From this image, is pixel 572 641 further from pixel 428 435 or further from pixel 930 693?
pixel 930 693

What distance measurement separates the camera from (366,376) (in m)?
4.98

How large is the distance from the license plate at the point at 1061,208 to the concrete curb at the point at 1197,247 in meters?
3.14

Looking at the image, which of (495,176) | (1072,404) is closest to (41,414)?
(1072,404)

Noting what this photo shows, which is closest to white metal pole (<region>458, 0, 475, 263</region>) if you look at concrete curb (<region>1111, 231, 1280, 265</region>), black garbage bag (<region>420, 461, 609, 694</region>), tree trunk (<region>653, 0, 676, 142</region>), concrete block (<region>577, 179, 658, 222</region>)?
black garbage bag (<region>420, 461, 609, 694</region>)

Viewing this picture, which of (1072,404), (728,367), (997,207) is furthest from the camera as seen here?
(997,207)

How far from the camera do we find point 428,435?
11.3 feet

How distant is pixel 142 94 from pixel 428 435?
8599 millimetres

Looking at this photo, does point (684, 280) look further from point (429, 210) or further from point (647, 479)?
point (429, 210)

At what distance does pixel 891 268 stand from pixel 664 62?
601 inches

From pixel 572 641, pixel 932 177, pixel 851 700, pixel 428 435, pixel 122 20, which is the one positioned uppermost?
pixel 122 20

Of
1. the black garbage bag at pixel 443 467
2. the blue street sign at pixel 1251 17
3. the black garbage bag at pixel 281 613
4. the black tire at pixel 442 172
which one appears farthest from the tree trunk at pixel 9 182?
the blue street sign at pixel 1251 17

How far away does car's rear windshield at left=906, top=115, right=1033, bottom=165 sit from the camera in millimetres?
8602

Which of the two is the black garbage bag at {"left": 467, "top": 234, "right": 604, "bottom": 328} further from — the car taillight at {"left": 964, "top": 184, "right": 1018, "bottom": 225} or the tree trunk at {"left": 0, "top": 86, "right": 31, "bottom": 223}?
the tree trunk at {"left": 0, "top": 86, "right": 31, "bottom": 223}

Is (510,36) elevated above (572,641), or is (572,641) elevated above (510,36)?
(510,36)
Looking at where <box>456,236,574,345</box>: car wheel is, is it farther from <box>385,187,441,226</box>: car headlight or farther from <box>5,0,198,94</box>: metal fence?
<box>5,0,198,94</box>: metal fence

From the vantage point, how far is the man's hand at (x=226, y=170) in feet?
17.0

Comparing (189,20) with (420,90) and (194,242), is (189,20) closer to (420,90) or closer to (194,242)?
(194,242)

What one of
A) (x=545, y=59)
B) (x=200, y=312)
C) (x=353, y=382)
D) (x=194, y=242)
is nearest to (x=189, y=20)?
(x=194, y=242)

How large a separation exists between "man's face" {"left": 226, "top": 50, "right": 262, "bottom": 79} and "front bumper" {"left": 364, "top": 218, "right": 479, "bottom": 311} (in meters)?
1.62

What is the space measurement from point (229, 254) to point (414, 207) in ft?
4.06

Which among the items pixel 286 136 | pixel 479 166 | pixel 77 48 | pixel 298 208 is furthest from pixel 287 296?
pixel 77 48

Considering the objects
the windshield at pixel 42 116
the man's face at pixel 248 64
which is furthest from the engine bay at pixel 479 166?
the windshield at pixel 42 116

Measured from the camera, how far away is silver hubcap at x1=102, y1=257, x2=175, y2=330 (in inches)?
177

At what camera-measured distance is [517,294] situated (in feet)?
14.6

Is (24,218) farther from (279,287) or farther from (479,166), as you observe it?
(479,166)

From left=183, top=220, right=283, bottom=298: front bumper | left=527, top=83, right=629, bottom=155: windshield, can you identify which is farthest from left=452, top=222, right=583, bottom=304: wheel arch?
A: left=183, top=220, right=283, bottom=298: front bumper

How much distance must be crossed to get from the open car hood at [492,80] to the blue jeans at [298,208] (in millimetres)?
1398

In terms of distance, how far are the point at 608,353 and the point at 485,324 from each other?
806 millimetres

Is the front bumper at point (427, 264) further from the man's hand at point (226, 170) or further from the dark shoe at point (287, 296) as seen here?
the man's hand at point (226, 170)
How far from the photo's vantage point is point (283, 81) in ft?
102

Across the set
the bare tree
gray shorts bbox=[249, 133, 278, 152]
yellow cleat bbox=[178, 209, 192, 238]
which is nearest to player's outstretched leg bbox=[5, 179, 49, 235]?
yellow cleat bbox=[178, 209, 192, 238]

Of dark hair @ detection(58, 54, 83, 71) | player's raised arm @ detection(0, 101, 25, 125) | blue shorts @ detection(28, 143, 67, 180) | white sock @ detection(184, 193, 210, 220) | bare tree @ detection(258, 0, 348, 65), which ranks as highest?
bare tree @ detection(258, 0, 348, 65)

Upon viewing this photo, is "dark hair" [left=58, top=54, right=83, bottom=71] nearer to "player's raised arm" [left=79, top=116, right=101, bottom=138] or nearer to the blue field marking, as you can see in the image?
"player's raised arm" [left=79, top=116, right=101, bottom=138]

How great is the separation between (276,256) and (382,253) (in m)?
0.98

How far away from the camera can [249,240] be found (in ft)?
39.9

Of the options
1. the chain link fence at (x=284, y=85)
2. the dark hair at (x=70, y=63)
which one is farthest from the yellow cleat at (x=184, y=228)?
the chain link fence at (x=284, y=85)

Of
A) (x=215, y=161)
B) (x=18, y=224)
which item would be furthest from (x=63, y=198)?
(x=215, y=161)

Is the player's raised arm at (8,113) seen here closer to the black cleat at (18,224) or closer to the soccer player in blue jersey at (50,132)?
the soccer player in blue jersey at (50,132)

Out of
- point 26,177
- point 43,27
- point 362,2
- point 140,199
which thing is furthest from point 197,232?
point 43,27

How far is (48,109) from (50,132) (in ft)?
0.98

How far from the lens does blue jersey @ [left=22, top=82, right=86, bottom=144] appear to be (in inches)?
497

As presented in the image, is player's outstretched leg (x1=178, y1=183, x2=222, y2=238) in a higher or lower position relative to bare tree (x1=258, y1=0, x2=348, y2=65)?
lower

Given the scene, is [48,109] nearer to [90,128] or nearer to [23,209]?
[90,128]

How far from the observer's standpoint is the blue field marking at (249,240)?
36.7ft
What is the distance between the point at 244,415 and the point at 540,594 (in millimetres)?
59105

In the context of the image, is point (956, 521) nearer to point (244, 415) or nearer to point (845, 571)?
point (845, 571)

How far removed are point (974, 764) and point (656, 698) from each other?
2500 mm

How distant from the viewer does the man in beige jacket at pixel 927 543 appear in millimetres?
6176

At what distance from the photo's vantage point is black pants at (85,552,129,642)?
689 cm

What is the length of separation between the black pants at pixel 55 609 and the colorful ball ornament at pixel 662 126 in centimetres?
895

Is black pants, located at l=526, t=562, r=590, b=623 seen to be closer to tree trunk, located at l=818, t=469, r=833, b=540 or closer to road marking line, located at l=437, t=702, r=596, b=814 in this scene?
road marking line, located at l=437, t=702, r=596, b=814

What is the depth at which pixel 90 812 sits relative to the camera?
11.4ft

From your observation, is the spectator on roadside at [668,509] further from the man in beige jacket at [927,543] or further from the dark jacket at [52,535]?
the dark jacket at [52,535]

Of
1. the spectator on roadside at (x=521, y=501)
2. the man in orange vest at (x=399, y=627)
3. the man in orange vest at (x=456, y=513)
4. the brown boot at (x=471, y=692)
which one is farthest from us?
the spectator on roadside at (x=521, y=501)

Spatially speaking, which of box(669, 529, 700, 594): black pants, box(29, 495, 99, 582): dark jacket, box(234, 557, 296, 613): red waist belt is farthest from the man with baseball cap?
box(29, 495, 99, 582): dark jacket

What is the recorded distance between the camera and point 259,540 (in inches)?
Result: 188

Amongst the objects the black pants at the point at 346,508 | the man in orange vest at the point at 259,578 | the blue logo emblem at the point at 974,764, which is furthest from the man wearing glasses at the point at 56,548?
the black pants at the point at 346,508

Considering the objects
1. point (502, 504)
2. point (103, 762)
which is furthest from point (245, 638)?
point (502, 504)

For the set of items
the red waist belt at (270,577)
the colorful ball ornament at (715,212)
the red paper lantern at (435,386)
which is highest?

■ Required work ■
Set out the entries in the part that opens with the line containing "What is the distance" and closes with the line containing "Result: 188" as a two-column CSV headed entry_text and answer, giving one row per entry. Put each value in its own quoted field and replace any line breaks with spaces.

■ Task output ■
entry_text,answer
"What is the distance between the point at 244,415 and the point at 540,594 (in millimetres)?","59105"
"In the context of the image, is point (956, 521) nearer to point (244, 415) or nearer to point (845, 571)?","point (845, 571)"
"How far removed are point (974, 764) and point (656, 698) from each other?","2500 mm"
"How distant from the viewer does the man in beige jacket at pixel 927 543 appear in millimetres?","6176"
"At what distance from the photo's vantage point is black pants at (85,552,129,642)?","689 cm"
"What is the length of separation between the black pants at pixel 55 609 and the colorful ball ornament at pixel 662 126 in centimetres?","895"
"Is black pants, located at l=526, t=562, r=590, b=623 seen to be closer to tree trunk, located at l=818, t=469, r=833, b=540 or closer to road marking line, located at l=437, t=702, r=596, b=814 in this scene?","road marking line, located at l=437, t=702, r=596, b=814"
"What is the depth at which pixel 90 812 sits relative to the camera?","11.4ft"
"From your observation, is the spectator on roadside at [668,509] further from the man in beige jacket at [927,543] or further from the dark jacket at [52,535]?","the dark jacket at [52,535]"
"Of 1. the spectator on roadside at (x=521, y=501) 2. the man in orange vest at (x=399, y=627) 3. the man in orange vest at (x=456, y=513) 4. the brown boot at (x=471, y=692) which one is farthest from us?","the spectator on roadside at (x=521, y=501)"
"Spatially speaking, which of box(669, 529, 700, 594): black pants, box(29, 495, 99, 582): dark jacket, box(234, 557, 296, 613): red waist belt is farthest from the man with baseball cap?","box(29, 495, 99, 582): dark jacket"
"What is the recorded distance between the camera and point 259,540 (in inches)?","Result: 188"